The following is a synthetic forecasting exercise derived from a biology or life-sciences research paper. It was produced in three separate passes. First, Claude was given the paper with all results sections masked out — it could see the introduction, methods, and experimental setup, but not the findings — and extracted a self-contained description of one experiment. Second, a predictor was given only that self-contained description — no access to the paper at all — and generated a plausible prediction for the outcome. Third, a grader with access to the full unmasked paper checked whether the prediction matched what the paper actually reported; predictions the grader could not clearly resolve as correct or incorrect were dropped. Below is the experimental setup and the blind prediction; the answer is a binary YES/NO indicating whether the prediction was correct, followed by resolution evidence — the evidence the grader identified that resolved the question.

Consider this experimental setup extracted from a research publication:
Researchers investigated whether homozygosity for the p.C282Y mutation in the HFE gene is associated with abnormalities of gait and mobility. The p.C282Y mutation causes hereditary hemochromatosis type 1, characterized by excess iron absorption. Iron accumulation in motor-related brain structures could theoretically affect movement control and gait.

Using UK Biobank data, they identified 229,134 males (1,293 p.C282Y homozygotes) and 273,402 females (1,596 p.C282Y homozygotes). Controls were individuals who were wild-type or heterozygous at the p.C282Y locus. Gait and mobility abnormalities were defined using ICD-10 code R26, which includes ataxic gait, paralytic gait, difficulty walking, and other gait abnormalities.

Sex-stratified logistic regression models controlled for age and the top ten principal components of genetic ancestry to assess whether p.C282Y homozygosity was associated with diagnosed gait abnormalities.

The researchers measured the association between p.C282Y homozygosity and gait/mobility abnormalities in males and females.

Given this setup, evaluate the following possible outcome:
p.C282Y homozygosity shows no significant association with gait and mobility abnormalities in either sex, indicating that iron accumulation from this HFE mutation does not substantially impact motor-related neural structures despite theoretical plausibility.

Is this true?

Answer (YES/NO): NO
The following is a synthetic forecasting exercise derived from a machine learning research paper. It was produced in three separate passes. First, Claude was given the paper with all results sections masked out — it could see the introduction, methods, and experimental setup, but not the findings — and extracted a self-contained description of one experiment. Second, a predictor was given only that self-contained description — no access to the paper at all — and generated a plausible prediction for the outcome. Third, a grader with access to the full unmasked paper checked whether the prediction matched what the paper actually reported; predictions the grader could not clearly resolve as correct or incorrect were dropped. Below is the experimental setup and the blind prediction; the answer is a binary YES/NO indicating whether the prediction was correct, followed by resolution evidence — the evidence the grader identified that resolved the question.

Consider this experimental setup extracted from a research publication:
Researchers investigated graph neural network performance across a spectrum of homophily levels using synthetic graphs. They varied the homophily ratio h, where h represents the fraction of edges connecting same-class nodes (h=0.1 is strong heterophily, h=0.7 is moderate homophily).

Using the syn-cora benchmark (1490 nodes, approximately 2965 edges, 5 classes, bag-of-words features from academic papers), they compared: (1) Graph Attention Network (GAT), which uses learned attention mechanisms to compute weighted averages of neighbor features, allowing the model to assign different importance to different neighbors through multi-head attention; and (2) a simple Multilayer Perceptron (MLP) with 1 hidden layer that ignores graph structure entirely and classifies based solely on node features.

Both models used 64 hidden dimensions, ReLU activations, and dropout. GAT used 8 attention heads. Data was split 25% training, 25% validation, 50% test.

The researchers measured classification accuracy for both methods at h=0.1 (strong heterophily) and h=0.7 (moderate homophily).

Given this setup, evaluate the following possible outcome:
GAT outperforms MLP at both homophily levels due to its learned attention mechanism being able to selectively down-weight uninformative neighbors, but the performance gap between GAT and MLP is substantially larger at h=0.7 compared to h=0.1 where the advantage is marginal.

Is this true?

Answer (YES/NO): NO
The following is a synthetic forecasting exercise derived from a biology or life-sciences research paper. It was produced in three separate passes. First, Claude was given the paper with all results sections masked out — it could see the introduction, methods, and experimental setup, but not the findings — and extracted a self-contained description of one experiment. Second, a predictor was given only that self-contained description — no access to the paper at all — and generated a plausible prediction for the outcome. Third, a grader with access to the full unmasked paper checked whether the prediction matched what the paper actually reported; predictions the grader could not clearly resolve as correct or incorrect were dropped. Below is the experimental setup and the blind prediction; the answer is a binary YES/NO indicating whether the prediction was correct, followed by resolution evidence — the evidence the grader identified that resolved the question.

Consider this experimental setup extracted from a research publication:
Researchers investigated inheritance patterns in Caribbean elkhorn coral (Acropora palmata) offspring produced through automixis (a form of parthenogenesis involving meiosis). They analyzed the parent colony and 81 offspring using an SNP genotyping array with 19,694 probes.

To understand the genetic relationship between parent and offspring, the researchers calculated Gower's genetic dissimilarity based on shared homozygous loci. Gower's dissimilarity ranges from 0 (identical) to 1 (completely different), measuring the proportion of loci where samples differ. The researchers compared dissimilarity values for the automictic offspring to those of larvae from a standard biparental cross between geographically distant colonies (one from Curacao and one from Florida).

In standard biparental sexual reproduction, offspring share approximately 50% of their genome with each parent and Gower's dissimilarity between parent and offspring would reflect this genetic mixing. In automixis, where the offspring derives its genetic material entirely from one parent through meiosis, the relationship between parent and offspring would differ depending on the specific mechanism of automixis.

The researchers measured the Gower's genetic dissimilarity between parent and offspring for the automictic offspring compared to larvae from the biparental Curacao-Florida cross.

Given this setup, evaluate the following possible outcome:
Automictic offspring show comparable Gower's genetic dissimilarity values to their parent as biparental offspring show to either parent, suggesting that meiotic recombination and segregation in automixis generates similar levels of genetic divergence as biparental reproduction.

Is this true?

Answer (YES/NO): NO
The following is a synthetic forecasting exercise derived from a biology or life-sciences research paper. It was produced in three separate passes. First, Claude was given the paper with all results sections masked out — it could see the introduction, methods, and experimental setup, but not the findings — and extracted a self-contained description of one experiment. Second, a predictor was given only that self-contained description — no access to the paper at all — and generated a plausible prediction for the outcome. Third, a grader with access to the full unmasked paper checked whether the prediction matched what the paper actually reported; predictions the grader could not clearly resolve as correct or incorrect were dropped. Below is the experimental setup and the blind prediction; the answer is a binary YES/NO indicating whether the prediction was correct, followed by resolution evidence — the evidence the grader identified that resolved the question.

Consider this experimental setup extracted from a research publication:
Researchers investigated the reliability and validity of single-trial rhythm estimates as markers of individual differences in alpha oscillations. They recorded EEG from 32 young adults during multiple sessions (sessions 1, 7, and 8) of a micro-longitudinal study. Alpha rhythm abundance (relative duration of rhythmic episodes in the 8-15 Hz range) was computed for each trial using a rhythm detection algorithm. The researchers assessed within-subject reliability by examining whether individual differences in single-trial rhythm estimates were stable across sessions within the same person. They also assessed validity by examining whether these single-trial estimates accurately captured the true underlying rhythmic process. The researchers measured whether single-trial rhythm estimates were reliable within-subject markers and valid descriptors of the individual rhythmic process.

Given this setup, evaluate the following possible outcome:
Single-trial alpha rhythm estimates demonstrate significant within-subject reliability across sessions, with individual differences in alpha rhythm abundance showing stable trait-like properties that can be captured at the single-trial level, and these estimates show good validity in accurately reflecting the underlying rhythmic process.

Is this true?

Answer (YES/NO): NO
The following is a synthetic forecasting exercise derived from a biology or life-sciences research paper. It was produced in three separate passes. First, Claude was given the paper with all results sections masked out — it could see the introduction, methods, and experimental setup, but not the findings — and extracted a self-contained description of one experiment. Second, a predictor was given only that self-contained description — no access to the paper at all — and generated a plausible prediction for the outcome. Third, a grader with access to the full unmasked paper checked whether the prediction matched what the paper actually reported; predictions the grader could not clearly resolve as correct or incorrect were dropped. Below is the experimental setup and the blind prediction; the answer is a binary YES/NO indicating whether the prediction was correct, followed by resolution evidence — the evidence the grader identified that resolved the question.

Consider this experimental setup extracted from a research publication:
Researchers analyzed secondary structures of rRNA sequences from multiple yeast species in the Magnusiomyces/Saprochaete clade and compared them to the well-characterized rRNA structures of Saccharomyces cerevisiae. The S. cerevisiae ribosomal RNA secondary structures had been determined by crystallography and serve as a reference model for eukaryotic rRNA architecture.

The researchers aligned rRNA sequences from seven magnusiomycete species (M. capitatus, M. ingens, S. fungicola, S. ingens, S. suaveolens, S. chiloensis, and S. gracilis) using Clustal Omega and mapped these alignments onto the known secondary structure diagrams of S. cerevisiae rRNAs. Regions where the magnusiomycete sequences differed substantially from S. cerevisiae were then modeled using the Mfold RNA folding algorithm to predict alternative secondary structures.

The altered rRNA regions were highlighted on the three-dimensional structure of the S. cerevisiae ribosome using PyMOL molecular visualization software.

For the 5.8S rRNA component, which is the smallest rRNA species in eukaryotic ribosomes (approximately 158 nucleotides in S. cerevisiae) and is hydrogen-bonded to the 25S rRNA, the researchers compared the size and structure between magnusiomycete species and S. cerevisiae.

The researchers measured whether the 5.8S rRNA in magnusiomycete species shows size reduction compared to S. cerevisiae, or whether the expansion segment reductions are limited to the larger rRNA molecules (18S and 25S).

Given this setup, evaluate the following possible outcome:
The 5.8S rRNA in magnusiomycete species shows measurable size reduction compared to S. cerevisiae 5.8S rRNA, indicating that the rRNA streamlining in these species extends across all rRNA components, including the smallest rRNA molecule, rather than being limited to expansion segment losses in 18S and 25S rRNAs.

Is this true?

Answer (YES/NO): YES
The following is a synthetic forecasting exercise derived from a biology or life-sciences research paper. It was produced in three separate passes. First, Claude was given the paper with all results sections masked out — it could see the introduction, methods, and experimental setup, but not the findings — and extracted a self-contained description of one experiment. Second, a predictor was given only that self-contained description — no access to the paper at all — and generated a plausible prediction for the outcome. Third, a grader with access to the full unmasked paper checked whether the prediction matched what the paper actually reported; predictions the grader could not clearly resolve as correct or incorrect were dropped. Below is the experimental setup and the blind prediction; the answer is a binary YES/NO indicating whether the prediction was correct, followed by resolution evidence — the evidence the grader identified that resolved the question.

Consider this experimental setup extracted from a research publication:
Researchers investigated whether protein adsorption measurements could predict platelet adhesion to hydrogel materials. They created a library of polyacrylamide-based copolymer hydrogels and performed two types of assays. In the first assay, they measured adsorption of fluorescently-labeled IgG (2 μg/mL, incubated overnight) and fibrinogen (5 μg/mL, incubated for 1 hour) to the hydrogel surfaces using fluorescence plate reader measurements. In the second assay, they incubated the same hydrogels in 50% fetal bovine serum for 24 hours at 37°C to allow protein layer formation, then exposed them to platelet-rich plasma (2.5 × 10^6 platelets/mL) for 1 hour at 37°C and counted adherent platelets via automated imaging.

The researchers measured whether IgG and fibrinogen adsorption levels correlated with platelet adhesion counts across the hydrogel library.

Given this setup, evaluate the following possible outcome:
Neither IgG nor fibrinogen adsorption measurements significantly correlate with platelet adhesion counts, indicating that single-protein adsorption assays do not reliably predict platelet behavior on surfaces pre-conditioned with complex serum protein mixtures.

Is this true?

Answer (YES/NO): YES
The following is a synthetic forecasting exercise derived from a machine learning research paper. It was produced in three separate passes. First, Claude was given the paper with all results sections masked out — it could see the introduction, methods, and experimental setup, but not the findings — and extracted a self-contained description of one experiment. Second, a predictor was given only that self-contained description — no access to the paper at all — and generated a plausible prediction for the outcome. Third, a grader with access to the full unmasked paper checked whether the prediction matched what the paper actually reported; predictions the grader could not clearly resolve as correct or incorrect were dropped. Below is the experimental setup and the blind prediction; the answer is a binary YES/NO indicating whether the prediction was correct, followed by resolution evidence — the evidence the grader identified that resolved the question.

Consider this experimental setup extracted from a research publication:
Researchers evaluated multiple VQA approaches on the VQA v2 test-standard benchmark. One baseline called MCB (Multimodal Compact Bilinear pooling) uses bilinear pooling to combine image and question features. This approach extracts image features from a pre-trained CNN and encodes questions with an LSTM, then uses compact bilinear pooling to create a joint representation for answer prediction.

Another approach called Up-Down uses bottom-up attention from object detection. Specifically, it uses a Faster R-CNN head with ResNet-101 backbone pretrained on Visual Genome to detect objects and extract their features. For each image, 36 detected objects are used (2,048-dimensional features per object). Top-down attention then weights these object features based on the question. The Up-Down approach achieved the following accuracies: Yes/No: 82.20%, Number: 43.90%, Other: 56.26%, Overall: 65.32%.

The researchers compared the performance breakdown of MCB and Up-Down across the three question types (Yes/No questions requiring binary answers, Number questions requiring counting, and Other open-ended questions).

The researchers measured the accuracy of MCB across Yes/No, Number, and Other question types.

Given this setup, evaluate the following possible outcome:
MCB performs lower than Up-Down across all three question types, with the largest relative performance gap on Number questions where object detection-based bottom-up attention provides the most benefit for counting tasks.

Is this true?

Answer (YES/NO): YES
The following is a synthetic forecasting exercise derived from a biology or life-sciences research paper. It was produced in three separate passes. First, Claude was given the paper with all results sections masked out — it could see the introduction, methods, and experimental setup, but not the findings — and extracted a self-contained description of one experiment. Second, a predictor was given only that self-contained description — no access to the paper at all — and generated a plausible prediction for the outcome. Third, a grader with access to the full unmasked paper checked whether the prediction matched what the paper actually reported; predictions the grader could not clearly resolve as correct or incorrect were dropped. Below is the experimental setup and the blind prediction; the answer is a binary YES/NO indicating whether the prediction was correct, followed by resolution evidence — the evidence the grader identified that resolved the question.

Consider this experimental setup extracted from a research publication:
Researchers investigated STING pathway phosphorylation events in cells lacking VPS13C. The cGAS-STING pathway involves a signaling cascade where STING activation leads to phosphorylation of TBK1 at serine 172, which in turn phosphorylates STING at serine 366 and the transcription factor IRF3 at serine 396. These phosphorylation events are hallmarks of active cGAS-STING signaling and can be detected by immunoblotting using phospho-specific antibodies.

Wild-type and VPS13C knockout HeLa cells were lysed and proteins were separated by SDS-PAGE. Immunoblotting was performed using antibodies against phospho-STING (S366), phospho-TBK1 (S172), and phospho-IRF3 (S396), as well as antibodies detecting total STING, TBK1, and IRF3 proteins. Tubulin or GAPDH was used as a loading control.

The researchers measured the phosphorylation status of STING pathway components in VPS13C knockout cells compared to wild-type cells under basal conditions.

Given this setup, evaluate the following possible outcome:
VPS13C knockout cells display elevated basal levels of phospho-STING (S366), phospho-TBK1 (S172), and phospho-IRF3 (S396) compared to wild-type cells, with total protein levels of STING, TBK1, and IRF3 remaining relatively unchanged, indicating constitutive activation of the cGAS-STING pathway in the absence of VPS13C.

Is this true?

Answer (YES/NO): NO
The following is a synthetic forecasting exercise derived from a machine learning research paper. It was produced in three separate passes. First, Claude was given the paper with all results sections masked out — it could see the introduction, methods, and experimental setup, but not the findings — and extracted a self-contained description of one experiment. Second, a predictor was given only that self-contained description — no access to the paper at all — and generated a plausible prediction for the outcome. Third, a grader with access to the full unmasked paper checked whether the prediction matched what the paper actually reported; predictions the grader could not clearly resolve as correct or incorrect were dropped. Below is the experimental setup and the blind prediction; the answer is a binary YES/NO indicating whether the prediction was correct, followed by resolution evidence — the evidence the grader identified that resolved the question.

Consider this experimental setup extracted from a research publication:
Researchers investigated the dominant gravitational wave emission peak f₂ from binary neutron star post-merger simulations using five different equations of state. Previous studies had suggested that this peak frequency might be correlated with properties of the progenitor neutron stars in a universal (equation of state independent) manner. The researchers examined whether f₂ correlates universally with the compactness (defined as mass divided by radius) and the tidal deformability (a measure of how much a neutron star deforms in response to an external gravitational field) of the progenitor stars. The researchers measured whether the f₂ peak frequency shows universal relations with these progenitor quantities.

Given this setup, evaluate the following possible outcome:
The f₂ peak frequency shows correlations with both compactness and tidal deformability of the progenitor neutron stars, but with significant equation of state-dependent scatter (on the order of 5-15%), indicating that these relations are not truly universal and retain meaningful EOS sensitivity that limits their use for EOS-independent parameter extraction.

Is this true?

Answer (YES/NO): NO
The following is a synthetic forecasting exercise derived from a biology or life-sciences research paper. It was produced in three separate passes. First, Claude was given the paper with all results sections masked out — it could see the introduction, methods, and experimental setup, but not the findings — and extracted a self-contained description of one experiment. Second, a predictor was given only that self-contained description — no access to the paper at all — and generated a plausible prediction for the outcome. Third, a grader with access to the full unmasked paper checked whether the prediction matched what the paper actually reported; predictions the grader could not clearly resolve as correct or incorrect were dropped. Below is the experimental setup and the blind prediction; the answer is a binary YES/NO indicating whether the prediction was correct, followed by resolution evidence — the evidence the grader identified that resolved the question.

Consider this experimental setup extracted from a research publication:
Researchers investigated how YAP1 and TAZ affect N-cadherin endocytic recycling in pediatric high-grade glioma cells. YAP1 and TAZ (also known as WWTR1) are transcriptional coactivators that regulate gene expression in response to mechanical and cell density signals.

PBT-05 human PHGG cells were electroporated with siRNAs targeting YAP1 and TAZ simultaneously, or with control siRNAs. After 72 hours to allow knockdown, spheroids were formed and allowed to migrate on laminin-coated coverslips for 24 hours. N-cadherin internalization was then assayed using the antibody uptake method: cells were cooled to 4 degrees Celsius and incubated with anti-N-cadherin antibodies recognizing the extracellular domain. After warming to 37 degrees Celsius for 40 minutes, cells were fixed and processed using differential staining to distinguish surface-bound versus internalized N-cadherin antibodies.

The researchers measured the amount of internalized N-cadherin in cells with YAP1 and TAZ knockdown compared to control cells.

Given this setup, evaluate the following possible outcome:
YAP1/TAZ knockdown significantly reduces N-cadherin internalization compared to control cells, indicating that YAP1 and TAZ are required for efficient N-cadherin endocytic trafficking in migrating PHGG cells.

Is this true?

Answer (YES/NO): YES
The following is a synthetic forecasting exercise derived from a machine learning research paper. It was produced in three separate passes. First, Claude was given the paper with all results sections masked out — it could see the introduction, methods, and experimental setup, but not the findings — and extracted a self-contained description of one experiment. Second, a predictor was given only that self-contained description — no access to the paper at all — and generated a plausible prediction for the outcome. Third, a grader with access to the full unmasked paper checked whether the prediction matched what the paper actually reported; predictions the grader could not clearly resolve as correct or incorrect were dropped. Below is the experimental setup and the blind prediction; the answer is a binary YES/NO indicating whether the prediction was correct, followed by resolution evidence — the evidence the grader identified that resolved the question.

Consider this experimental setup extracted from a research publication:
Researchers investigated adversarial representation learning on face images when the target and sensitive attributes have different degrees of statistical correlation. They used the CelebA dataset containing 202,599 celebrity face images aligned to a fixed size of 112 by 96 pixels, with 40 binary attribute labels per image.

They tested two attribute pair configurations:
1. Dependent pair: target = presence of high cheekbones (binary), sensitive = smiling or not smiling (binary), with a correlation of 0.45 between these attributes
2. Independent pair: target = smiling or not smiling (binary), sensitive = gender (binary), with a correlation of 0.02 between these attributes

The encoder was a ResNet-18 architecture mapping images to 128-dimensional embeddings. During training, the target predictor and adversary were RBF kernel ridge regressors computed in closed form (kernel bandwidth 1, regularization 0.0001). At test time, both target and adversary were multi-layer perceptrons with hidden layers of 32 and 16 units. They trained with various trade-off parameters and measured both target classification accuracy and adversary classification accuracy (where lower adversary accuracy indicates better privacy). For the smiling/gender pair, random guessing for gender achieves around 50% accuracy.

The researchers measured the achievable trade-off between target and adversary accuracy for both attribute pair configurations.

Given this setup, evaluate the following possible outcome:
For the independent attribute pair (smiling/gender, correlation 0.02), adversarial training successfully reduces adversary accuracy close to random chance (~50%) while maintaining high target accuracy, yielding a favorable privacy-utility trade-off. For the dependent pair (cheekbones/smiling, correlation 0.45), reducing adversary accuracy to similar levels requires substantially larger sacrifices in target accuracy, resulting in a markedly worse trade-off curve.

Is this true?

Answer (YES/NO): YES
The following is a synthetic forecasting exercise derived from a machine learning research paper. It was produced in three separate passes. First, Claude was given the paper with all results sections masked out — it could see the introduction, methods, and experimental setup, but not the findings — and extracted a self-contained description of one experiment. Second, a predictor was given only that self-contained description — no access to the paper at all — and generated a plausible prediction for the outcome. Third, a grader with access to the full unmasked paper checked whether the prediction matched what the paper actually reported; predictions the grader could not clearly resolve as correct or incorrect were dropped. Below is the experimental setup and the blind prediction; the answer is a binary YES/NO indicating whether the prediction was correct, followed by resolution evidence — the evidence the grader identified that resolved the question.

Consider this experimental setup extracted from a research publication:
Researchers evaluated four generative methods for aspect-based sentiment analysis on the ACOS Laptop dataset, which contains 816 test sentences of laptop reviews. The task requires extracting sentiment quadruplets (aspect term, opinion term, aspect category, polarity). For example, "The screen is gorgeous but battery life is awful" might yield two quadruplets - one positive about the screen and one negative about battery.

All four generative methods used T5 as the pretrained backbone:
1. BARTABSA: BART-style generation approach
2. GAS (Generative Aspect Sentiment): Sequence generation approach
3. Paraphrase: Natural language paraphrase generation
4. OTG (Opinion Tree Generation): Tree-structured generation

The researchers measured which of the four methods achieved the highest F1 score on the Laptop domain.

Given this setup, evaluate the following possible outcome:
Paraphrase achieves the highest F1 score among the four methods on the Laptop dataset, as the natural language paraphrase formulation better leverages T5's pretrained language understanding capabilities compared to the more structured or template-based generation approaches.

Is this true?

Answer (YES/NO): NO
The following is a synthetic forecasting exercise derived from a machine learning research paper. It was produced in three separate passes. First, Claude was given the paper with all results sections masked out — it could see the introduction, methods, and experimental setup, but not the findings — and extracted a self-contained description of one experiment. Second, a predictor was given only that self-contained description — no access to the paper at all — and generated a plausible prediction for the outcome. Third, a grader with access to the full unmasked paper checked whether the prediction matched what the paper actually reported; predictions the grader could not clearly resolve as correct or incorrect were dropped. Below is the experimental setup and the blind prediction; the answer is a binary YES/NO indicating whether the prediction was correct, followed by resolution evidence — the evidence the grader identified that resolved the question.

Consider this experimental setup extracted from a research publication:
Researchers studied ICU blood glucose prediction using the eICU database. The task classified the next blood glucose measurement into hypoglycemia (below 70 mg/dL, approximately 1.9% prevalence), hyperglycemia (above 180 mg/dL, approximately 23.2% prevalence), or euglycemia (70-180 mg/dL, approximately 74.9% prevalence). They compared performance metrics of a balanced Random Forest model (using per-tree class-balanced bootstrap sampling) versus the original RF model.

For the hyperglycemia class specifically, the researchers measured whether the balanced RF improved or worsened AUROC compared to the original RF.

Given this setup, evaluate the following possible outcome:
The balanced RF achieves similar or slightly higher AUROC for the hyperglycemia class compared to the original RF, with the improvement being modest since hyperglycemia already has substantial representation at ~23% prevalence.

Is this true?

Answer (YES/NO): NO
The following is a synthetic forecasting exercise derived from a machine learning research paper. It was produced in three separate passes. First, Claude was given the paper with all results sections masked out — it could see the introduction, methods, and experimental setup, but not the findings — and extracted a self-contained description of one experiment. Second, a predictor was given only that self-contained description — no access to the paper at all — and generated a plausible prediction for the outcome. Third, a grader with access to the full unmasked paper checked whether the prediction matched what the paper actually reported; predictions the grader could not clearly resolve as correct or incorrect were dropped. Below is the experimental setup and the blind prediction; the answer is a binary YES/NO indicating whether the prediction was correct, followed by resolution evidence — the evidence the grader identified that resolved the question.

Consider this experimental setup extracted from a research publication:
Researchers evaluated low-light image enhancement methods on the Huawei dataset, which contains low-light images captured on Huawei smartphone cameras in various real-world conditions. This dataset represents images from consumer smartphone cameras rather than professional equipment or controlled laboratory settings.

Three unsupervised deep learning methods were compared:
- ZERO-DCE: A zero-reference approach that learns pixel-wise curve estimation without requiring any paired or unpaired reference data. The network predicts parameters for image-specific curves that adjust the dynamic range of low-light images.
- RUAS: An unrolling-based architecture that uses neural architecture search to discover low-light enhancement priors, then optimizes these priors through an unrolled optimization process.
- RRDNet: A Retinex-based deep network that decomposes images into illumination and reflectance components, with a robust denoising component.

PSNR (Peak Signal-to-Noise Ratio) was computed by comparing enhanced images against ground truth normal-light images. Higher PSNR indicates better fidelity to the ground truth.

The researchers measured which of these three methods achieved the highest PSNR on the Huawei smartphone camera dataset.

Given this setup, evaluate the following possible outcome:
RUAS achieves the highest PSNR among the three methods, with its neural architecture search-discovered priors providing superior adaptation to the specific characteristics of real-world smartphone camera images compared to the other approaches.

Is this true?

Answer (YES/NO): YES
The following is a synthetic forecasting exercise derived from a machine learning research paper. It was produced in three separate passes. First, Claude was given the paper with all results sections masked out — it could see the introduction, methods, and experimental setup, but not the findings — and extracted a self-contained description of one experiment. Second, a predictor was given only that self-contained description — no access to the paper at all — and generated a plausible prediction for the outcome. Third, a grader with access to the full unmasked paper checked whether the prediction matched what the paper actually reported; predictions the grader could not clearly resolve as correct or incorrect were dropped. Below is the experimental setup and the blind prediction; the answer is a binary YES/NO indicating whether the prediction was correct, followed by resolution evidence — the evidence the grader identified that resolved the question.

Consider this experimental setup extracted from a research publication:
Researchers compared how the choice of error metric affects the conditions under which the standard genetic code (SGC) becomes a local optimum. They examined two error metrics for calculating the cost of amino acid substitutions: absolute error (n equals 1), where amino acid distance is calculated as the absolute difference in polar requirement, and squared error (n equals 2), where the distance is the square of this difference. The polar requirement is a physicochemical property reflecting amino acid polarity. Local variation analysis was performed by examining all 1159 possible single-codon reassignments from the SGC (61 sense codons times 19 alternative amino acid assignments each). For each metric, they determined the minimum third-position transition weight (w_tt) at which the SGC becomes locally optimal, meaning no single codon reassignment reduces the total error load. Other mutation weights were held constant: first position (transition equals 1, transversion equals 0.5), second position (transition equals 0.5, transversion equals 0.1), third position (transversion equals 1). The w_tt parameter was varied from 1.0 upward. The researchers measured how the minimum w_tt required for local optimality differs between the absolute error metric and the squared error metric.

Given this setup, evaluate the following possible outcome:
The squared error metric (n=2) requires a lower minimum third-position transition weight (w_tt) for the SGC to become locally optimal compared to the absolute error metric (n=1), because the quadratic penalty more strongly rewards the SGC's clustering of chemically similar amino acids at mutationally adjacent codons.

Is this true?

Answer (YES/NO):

● ● ● ● ●

# Exercise requirements
Copy out each line of the listing that holds the string "Paraphrase".

# Response to this exercise
3. Paraphrase: Natural language paraphrase generation
Paraphrase achieves the highest F1 score among the four methods on the Laptop dataset, as the natural language paraphrase formulation better leverages T5's pretrained language understanding capabilities compared to the more structured or template-based generation approaches.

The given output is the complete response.